The one question most asked about the 1309 project is the most difficult to answer: When will it be done? We have a best guess, but that is really all we can do. This is a complex and unpredictable project. WMSR has to “get it right” the first time around.
This is a “return to specification” overhaul. The locomotive will be a superior machine to the one that rolled out of Eddystone in late 1949. It will have a more modern air brake system (26L), forced lubrication of many additional wearing surfaces, temperature sensors at critical points, a more functional electrical system, case hardened pins and bushings, and other subtle improvements.
In November and December of 2016, the WMSR shop crew installed a new rear tube sheet, the lower door ring patch, and new lower firebox interior corners. The boiler still needs a small patch and some pad welding. Almost all of the brake and suspension rigging has been removed, rehabilitated, and is ready to be reapplied. The pony truck is largely complete, with newly-turned wheels. The tender has been finished for several months. It involved a great deal of basic restoration and upgrading work.
The major boiler tasks remaining are installing roughly 300 flexible and 70 rigid staybolts, rolling in the new tubes and flues, setting up the superheater units, and reinstalling the renewed front end. It represents a substantial amount of basic industrial production work. WMSR’s restoration crew is painting the new cab (the old one required too much work to be salvaged). Other WMSR craftsmen are fabricating a new ashpan and hopper. 1309 will get all new jacketing. One of the most critical components will be the water columns and tri-cocks, which WMSR had to design from scratch. The Engineer and Fireman always need to know where the water level is in the boiler.

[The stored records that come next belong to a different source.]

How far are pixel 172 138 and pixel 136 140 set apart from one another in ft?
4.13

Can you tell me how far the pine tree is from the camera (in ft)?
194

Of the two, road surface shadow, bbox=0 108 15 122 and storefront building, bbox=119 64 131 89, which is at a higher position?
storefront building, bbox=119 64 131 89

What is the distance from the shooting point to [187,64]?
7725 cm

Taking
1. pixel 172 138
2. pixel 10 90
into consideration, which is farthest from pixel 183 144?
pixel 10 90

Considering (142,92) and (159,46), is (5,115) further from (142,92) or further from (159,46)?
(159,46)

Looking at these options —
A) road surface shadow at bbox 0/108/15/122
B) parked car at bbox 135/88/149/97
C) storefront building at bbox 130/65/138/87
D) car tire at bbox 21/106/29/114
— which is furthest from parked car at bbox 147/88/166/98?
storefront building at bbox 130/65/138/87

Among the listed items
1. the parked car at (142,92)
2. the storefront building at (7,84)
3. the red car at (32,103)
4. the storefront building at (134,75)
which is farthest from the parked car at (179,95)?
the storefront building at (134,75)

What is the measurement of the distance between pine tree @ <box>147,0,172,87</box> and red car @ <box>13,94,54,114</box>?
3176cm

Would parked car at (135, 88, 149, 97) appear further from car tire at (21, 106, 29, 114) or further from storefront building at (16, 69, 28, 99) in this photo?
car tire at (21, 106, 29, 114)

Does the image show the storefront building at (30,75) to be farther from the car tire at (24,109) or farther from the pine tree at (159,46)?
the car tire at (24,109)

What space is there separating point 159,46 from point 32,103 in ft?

The railroad has been “painting as it goes.” That does a vastly better job of protecting the metal and avoiding hidden bare spots where rust can get a toehold. The engine will retain the number 1309, and will be lettered “Western Maryland” in classic Railroad Roman.
Major reassembly will begin in January, 2017, and proceed in stages. WMSR will run all new copper lubrication lines and install additional mechanical lubricators. Some of the existing steam piping will be reused, with many new components. New schedule 80 heavy duty pipe will need to be cut, bent, threaded, and fitted up to replace all existing piping. It makes almost no sense to rely on original piping. The air brake system will be similar to the 26L schedule used on second generation diesels and modern steam locomotives today. Most of the materials and rebuilt appliances to finish the 1309 are on site or in transit.
At some point (probably in February or early March), two large cranes will “wheel” the locomotive. The drivers are done, as are hub liners and the driving boxes. Wheeling will be a day-long, complex operation to set the locomotive on all six drivers simultaneously, as WMSR has no drop table. That will represent a major milestone.
For the first few months of 2017, WMSR will be beefing up its shop crew and working with specialty contractors to kick the project into higher gear. Many tasks will happen simultaneously. There are only a few things that need to happen in sequence, and WMSR CMO Kevin Rice has mapped the project out in considerable detail.
Every year, the State of Maryland provides a small portion of its general bond funding to not-for-profit and public projects throughout its 23 counties. Allegany County applied for, and was awarded, $400,000 in the current funding cycle, which will allow for the completion of the project. WMSR itself has invested roughly $600,000 in the 1309. The railroad anticipates using the 1309 for at least 50 years, or through three 1472/15 year FRA inspection cycles.
At the moment, the best estimate for 1309’s return to service is mid-May. WMSR anticipates boiling water sometime in April, with the usual flurry of final tasks that pop up in any project of this nature. There will be a period of test runs, crew training, and other special operations. If things go well and we can start revenue service sooner, we certainly will. The 1309 will have a “soft roll out.” There will be a ceremonial first weekend of trains and activities, but it is impractical to schedule an “official” first run. WMSR will post information about 1309’s debut as reliable information becomes available.
If things take longer than anticipated, we hope everyone will understand. No matter how well you try to plan a project like this, it is impossible to anticipate how long the work might actually take to complete. For example, to our knowledge no one has retrofitted a completely new and innovative mechanical lubrication system on a mid-sized 2-6-6-2 compound—at least, not in the last 70 years. WMSR knows what to do. There is simply no realistic way to gauge how long it might take, or what additional issues and opportunities might arise.
The WMSR Board, CEO John C. Garner, and CMO Kevin Rice made a commitment that the 1309’s rehabilitation would be done correctly the first time around. No short cuts, no leaving known issues to be dealt with later. Think of that as the 765 , 4014, or 261 model of project management: Have the patience to do the plan, execute it well, and resist pressures and expectations for quick results or artificial deadlines.
The 1309 has not turned a wheel under steam for over 60 years. Probably no one on Earth thought it ever would again. But sometime in the next several months, that classic American Mallet will again be burning coal and boiling water in the Central Appalachians. It will be one of the largest, most accessible and most regularly operated steam locomotives on the planet. It is our sincere hope that it will be in service for a very long time.